Well, well, well, if it isn't Wade Wilson. Well, Isn't he a cheeky little monkey, but you can't spell decency with Deadpool... well, I suppose you could get the first two letters. but that's not much. I'm just trying to say Deadpool is sort of creepy and weird. There, I said it. Now take a look at why.
Don't You Want to Break Off a Piece?
Ok, so maybe this isn't sexy, unless you're really into limb regeneration, but just imagine picking up a piece of Deadpool and taking it home to snuggle with.

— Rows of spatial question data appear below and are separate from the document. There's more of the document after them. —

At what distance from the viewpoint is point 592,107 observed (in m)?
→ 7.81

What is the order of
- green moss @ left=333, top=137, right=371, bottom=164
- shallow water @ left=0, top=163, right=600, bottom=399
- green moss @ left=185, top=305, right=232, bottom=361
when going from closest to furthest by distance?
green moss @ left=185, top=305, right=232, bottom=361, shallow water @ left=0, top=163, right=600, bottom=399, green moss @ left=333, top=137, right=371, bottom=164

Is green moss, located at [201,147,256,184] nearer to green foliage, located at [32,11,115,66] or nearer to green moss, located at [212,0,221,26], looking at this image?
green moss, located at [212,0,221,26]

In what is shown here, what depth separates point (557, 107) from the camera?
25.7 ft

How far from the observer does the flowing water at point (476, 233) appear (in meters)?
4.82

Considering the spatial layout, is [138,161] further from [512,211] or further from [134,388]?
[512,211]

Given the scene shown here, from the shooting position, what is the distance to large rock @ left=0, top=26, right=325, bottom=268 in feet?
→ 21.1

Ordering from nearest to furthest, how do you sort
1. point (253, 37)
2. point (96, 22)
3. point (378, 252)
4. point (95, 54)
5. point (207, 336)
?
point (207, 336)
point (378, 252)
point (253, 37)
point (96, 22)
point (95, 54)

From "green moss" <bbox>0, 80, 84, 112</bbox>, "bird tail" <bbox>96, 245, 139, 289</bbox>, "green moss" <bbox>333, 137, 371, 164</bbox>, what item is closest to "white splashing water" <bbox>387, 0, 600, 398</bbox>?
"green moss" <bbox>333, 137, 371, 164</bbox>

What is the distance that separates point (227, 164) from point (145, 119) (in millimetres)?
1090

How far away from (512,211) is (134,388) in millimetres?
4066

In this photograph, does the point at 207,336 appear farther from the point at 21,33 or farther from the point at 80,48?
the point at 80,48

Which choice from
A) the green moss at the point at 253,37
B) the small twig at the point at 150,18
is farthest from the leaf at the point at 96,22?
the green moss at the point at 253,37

Look At Him Suckin' on That Straw, Looking All Tumory
It's a known fact that his tumors get all excited when he drinks blue raspberry smoothies.
Get Those Peepers Peeping
You know what makes any intimate situation better? Knowing that Deadpool is watching you. That's what.

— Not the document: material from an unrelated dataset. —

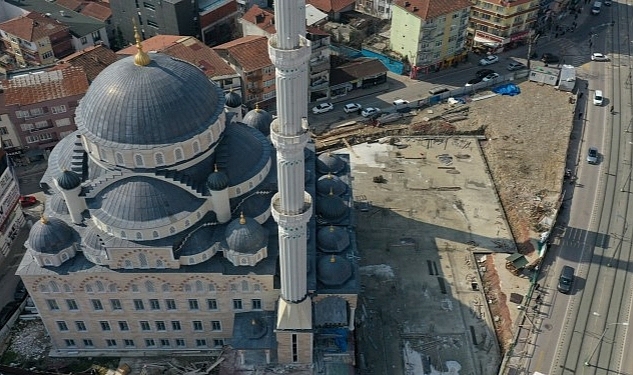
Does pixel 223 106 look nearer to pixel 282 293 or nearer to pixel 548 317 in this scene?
pixel 282 293

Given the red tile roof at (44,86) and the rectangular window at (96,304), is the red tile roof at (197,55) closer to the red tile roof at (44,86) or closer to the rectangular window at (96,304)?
the red tile roof at (44,86)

How Did Hulk Steal His Clothes?
Ok, how stretchy is Deadpool's suit? Because that's ridiculous. Also, it's nice to know Deadpool goes commando under his suit.
Too Much To Handle
If there's one guy who'll throw caution to the wind for a night with Rogue it's... well it's a whole bunch of guys in the marvel universe, but still Deadpool is probably on that list.
Well, If it Isn't Mr. Randy Monkey
To be fair I'm surprised he hasn't answered to Randy Monkey before.